The new Paris pigeon houses, made of galvanized steel and green-painted wood, sit two meters off the ground. Up to 200 pigeon couples can nest at a time.

Employees of Srep, a pest control company based in suburban Paris, will enter each pigeon house at least once a week when the birds are out feeding, and will sterilize all but one of each couple's eggs. A vigorous shake is enough to kill the embryo, Contassot said. The eggs will be put back in place so as not to alert the mother.

An experimental project in a Paris park since 2003 prevented the birth of 5,000 pigeons, Contassot said.
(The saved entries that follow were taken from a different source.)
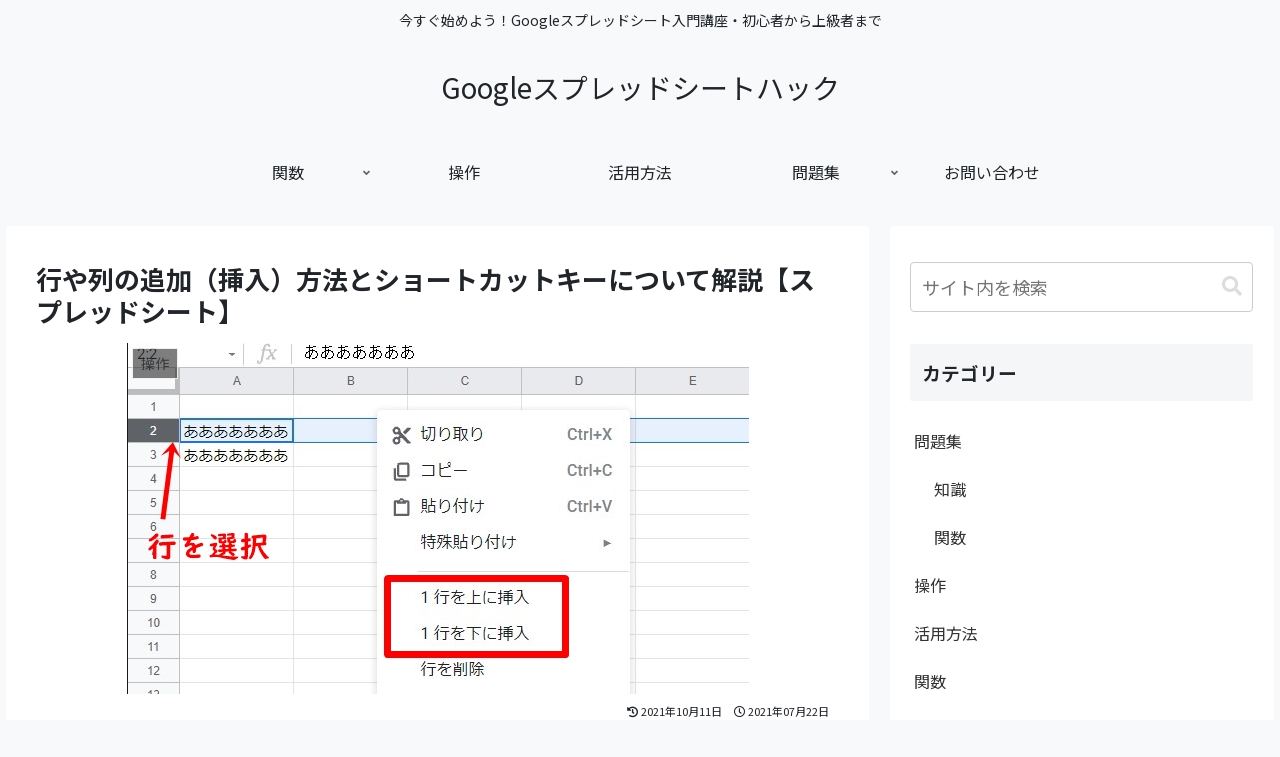

--- FILE ---
content_type: text/html; charset=utf-8
request_url: https://www.google.com/recaptcha/api2/aframe
body_size: 265
content:
<!DOCTYPE HTML><html><head><meta http-equiv="content-type" content="text/html; charset=UTF-8"></head><body><script nonce="Buj7NdaMoLPk09dA2RFctg">/** Anti-fraud and anti-abuse applications only. See google.com/recaptcha */ try{var clients={'sodar':'https://pagead2.googlesyndication.com/pagead/sodar?'};window.addEventListener("message",function(a){try{if(a.source===window.parent){var b=JSON.parse(a.data);var c=clients[b['id']];if(c){var d=document.createElement('img');d.src=c+b['params']+'&rc='+(localStorage.getItem("rc::a")?sessionStorage.getItem("rc::b"):"");window.document.body.appendChild(d);sessionStorage.setItem("rc::e",parseInt(sessionStorage.getItem("rc::e")||0)+1);localStorage.setItem("rc::h",'1769089952758');}}}catch(b){}});window.parent.postMessage("_grecaptcha_ready", "*");}catch(b){}</script></body></html>

--- FILE ---
content_type: text/plain
request_url: https://www.google-analytics.com/j/collect?v=1&_v=j102&a=412829392&t=pageview&_s=1&dl=https%3A%2F%2Fspreadsheets.pc-syuhen.com%2Finsert-row%2F&ul=en-us%40posix&dt=%E8%A1%8C%E3%82%84%E5%88%97%E3%81%AE%E8%BF%BD%E5%8A%A0%EF%BC%88%E6%8C%BF%E5%85%A5%EF%BC%89%E6%96%B9%E6%B3%95%E3%81%A8%E3%82%B7%E3%83%A7%E3%83%BC%E3%83%88%E3%82%AB%E3%83%83%E3%83%88%E3%82%AD%E3%83%BC%E3%81%AB%E3%81%A4%E3%81%84%E3%81%A6%E8%A7%A3%E8%AA%AC%E3%80%90%E3%82%B9%E3%83%97%E3%83%AC%E3%83%83%E3%83%89%E3%82%B7%E3%83%BC%E3%83%88%E3%80%91%20%7C%20Google%E3%82%B9%E3%83%97%E3%83%AC%E3%83%83%E3%83%89%E3%82%B7%E3%83%BC%E3%83%88%E3%83%8F%E3%83%83%E3%82%AF&sr=1280x720&vp=1280x720&_u=YADAAEABAAAAACAAI~&jid=6655316&gjid=162271523&cid=1508893979.1769089946&tid=UA-17164854-17&_gid=984593629.1769089946&_r=1&_slc=1&gtm=45He61k2n8155996LQv838285704za200zd838285704&gcd=13l3l3l3l1l1&dma=0&tag_exp=103116026~103200004~104527906~104528501~104684208~104684211~105391252~115938466~115938468~117041588&z=1325339364
body_size: -454
content:
2,cG-7WH5XD9GJN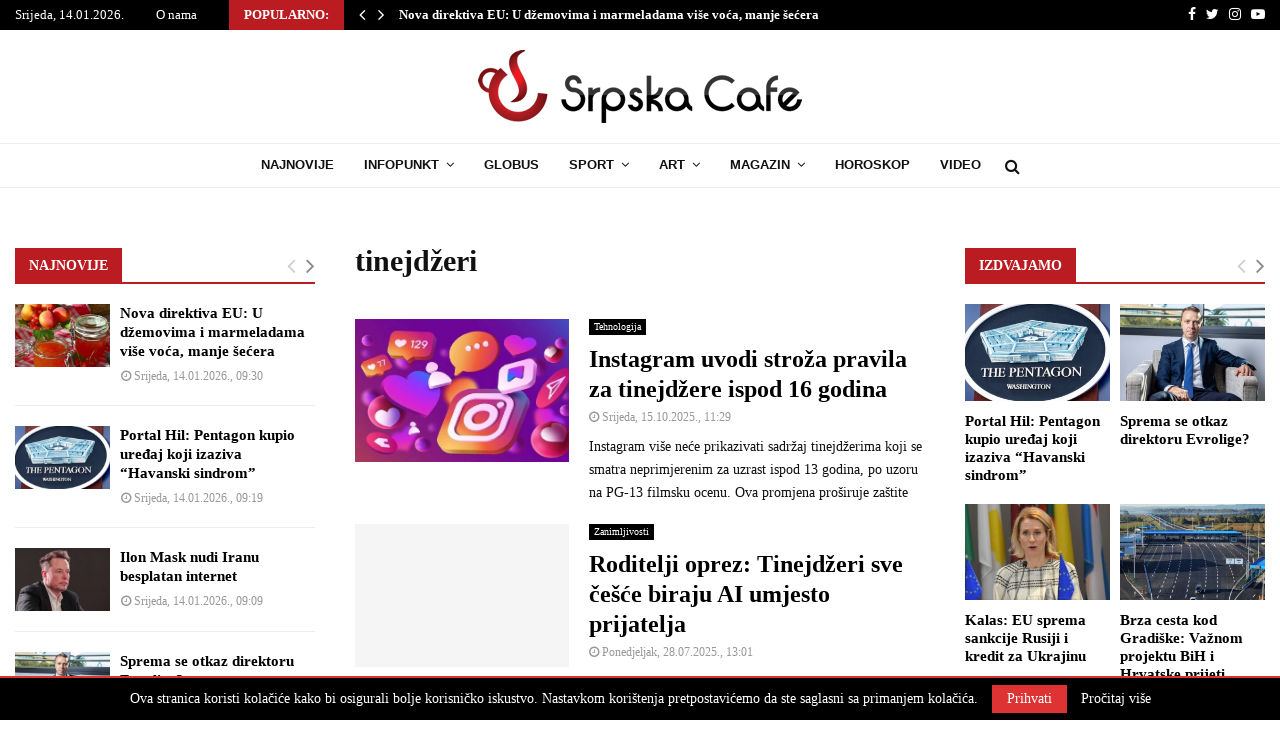

--- FILE ---
content_type: text/html; charset=utf-8
request_url: https://www.google.com/recaptcha/api2/aframe
body_size: 267
content:
<!DOCTYPE HTML><html><head><meta http-equiv="content-type" content="text/html; charset=UTF-8"></head><body><script nonce="qfY_n8l187S9DO376jPJNw">/** Anti-fraud and anti-abuse applications only. See google.com/recaptcha */ try{var clients={'sodar':'https://pagead2.googlesyndication.com/pagead/sodar?'};window.addEventListener("message",function(a){try{if(a.source===window.parent){var b=JSON.parse(a.data);var c=clients[b['id']];if(c){var d=document.createElement('img');d.src=c+b['params']+'&rc='+(localStorage.getItem("rc::a")?sessionStorage.getItem("rc::b"):"");window.document.body.appendChild(d);sessionStorage.setItem("rc::e",parseInt(sessionStorage.getItem("rc::e")||0)+1);localStorage.setItem("rc::h",'1768379783161');}}}catch(b){}});window.parent.postMessage("_grecaptcha_ready", "*");}catch(b){}</script></body></html>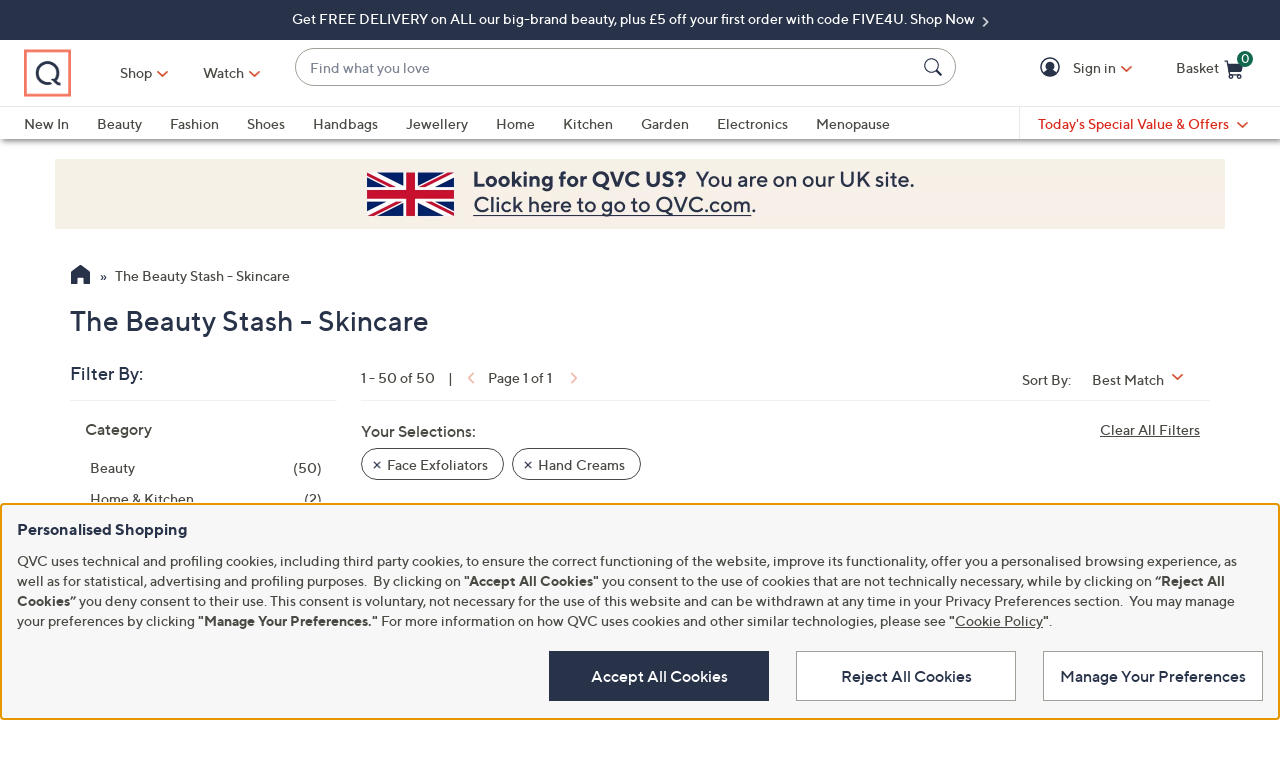

--- FILE ---
content_type: application/x-javascript
request_url: https://assets.adobedtm.com/79d1461f1c71/560779c28209/acf66b59e394/RC2447a71e09f14253baf0d2019647bb93-source.min.js
body_size: 146
content:
// For license information, see `https://assets.adobedtm.com/79d1461f1c71/560779c28209/acf66b59e394/RC2447a71e09f14253baf0d2019647bb93-source.js`.
_satellite.__registerScript('https://assets.adobedtm.com/79d1461f1c71/560779c28209/acf66b59e394/RC2447a71e09f14253baf0d2019647bb93-source.min.js', "window.Granify&&Granify(\"on\",\"groupAssigned\",(function(n){let i=\"UNKNOWN\";\"granify\"===n.groupName?i=\"GRANIFYGROUP\":\"baseline\"===n.groupName&&(i=\"TESTGROUP\"),window.adobeDataLayer.push({event:\"linkClick\",links:{linkName:i+\"_NA\",linkCategory:\"granify\"}})}));");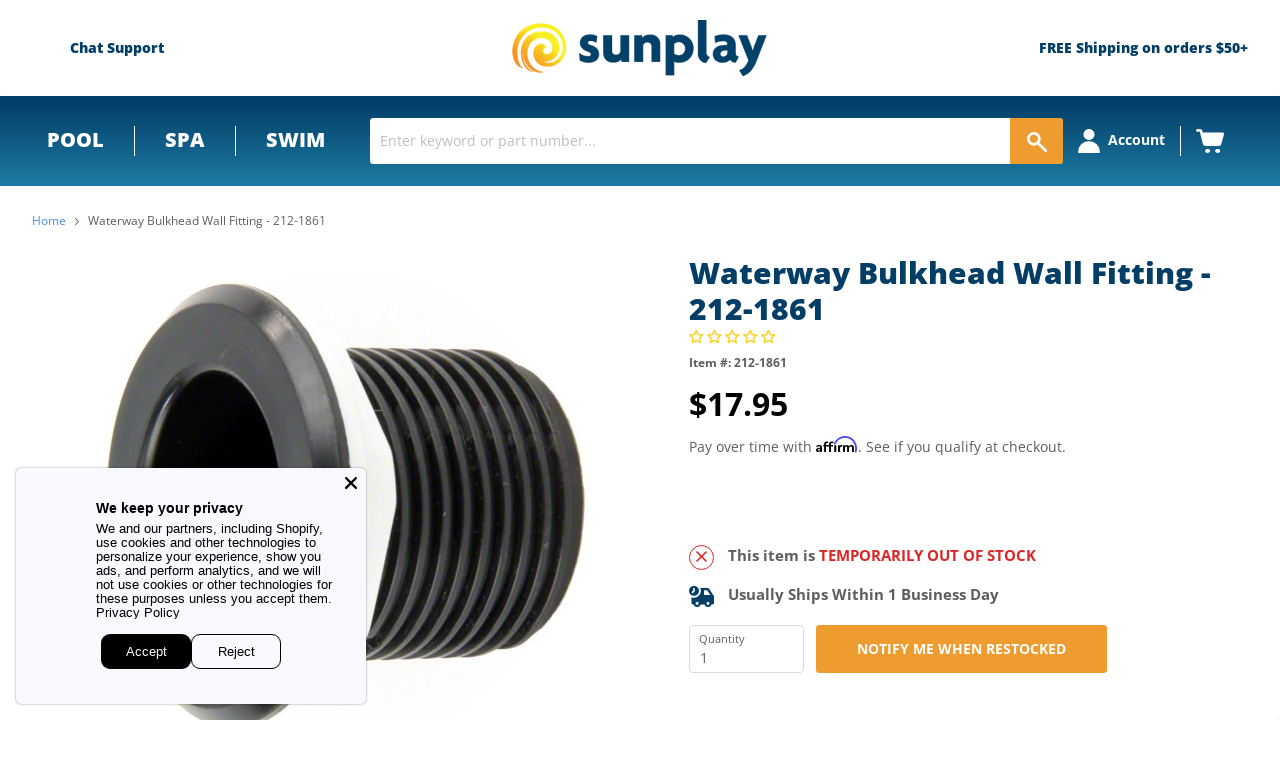

--- FILE ---
content_type: application/javascript; charset=utf-8
request_url: https://app.cpscentral.com/vendor_product.ashx?value=check_site_shopify_app&cps_site_version=sunplay-store.myshopify.com&callback=callback&callback=jQuery321006895214243615055_1769674686846&_=1769674686847
body_size: -33
content:
callback,jQuery321006895214243615055_1769674686846({"response": { "status":" 1 "}  })

--- FILE ---
content_type: application/javascript; charset=utf-8
request_url: https://app.cpscentral.com/vendor_product.ashx?value=get_warranty_shopify_app&variant=6882376679459&shop=sunplay-store.myshopify.com&newStarVar=&newPriceVar=&year=&callback=callback&callback=jQuery321006895214243615055_1769674686846&_=1769674686848
body_size: 4
content:
callback,jQuery321006895214243615055_1769674686846({"response": { "status":"success", "data": [ ], "wording_data": [ ]} })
To contact the reporter on this story: Gregory Viscusi in Paris at gviscusi@bloomberg.net Last

1 comment:

BrokenWing said...

This is a win win win situation, however the shaking of the eggs will more than likely prove less efficent than thought, Providing fake eggs may be the answer.
Here in my rescue facility I have been practicing birth control by replacing fertile eggs with fake eggs for many years, before the fake eggs I tried shaking only to find the eggs develope, I tried placing a needle hole in the end of the egg, I tried many means before coming to the conclusion of using fake eggs.
One simply can't send (pest control) people into the loft and expect a sound result, there will be a need for proper documentation and proper training.
These lofts will also need to be cleaned regulary to prevent diseases and other illnesses associated with there droppings.
I pray this idea works but the bottom line is there will be more involved than simply entering the loft and shaking eggs.